Armed Services Committee Chairman Sen. Carl Levin told reporters this morning at a breakfast hosted by the Christian Science Monitor that he supports surveying troops about the repeal of the Don’t Ask, Don’t Tell ban on LGBT people in the military. Levin said it can’t hurt to take the temperature of military rank-and-file, but cautioned that troops should not feel like they can influence the policy’s outcome.
“The military is not a democracy,” Levin said. He also said he “can understand the resentment in the gay community” about the phrasing of the survey.

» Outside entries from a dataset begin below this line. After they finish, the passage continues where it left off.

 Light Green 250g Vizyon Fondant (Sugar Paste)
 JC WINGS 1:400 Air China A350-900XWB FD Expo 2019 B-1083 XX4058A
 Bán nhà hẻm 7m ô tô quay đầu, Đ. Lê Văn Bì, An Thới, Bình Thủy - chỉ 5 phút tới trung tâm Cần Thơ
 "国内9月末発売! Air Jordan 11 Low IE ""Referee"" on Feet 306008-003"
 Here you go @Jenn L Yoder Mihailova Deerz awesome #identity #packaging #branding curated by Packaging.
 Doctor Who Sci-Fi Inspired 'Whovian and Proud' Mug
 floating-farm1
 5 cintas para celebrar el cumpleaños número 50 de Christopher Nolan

Levin (D-MI) predicted a filibuster over the Defense Authorization measure over the Don’t Ask Don’t Tell repeal would be highly unlikely this fall. He said he doubts senators who oppose the repeal would block legislation that also approves funding for troops and military benefits, especially since the repeal language is something that can be handled procedurally with a “move to strike” it from the authorization.
Levin said even that isn’t going to fly since Congress is taking what he considers to be a “pretty cautious approach” with the repeal effort. “The votes would not be there to strike that,” Levin told a handful of reporters after the breakfast concluded.

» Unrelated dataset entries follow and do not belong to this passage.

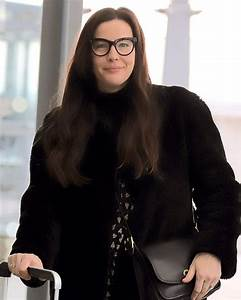 LIV TYLER at Heathrow Airport in London 11/21/2018 ...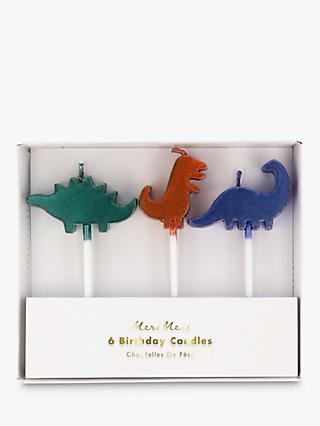 Meri Meri Dinosaur Birthday Candles, Pack of 6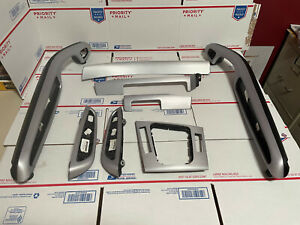 BMW E46 M3 M3 Convertible Brushed Aluminum 8 Piece Trim Kit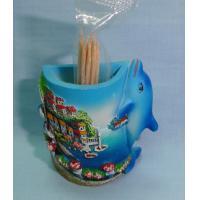 polyresin souvenirs,fridge magnet,table decoration,astray,pen holder,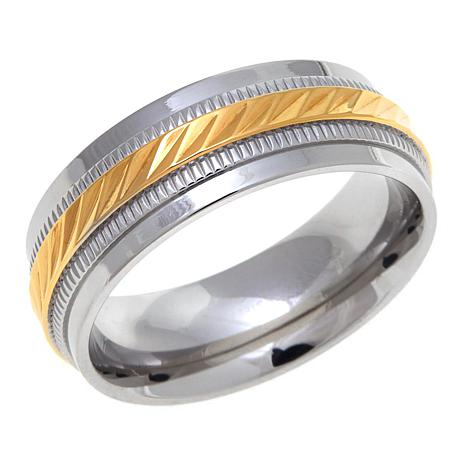 Stainless Steel 8mm 2-Tone Textured Wedding Band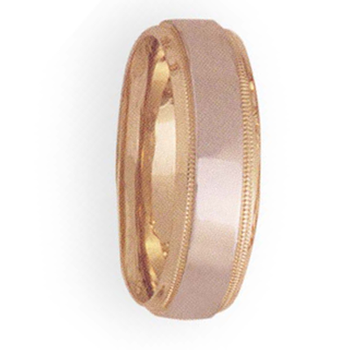 7mm 4T44 Mens Two-Tone Wedding Band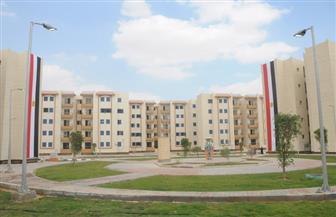 397 مليار جنيه استثمارات وزارة الإسكان بمشروعات التنمية منذ منتصف 2014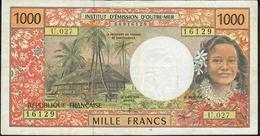 FRENCH PACIFIC TERRITORIES P2 1000 FRANCS 1996 # U.027.  VF NO P.h. - Territoires Français Du Pacifique (1992-...)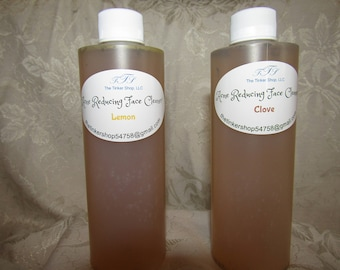 Acne Reducing Face Cleanser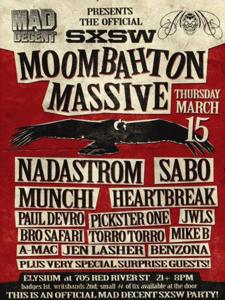 Mad Decent Night: Moombahton Massive (Badges/Wristbands Required)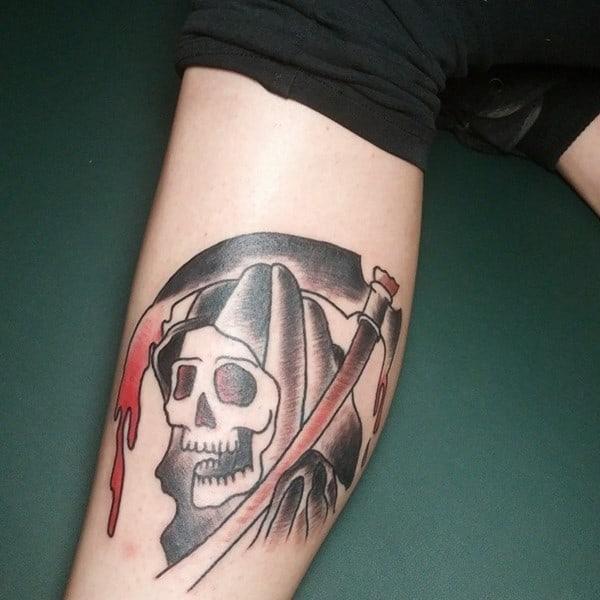 Grim_reaper_tattoos12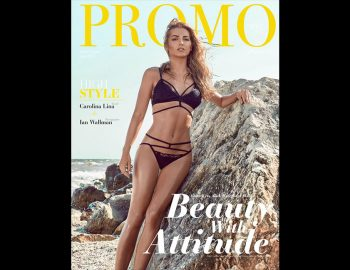 Editorial glamour cover Promo Magazine NY fotograf fotografie constanta bucuresti profesionist studio foto fashion plaja sexy boudoir costume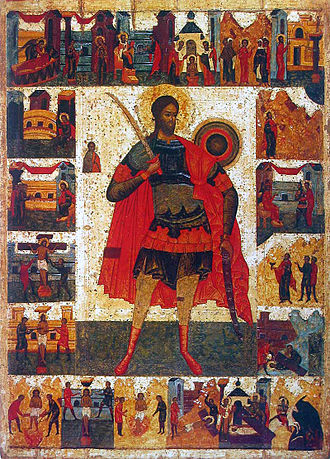 Gothic persecution of Christians - Icon of Saint Nicetas from Yaroslavl (16th century)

Levin said during the breakfast that the surveys, which have sparked uproar in the LGBT community, are unprecedented since troops weren’t asked when the military increased inclusion of women. “It’s a very good idea to get the attitude of the troops on things,” he said. But Levin said it’s important troops do not think they have “veto power” but rather that they understand they are answering the questions to help implement the inevitable repeal of the Clinton-era policy.
“A lot depends about how the survey is worded … [the Pentagon must] make sure they understand military leadership made a decision,” he said. “[Military leaders are] asking these questions as a way to help us implement this effectively.”
Levin said he hadn’t yet read the survey (read the survey obtained by TPM here) and isn’t yet sure it is “fair.” But Levin said that he thinks the Pentagon should have asked if it’s okay to discriminate against LGBT people in the first place. He said while some troops would answer they aren’t comfortable showering with comrades they know to be gay or lesbian, it’s unlikely many would believe their LGBT colleagues should be treated differently. He said as far as he knows, Congress was not consulted on the survey’s wording.
He does not believe the survey results should be made public. “They will probably leak but they won’t be leaked at my suggestion,” Levin said.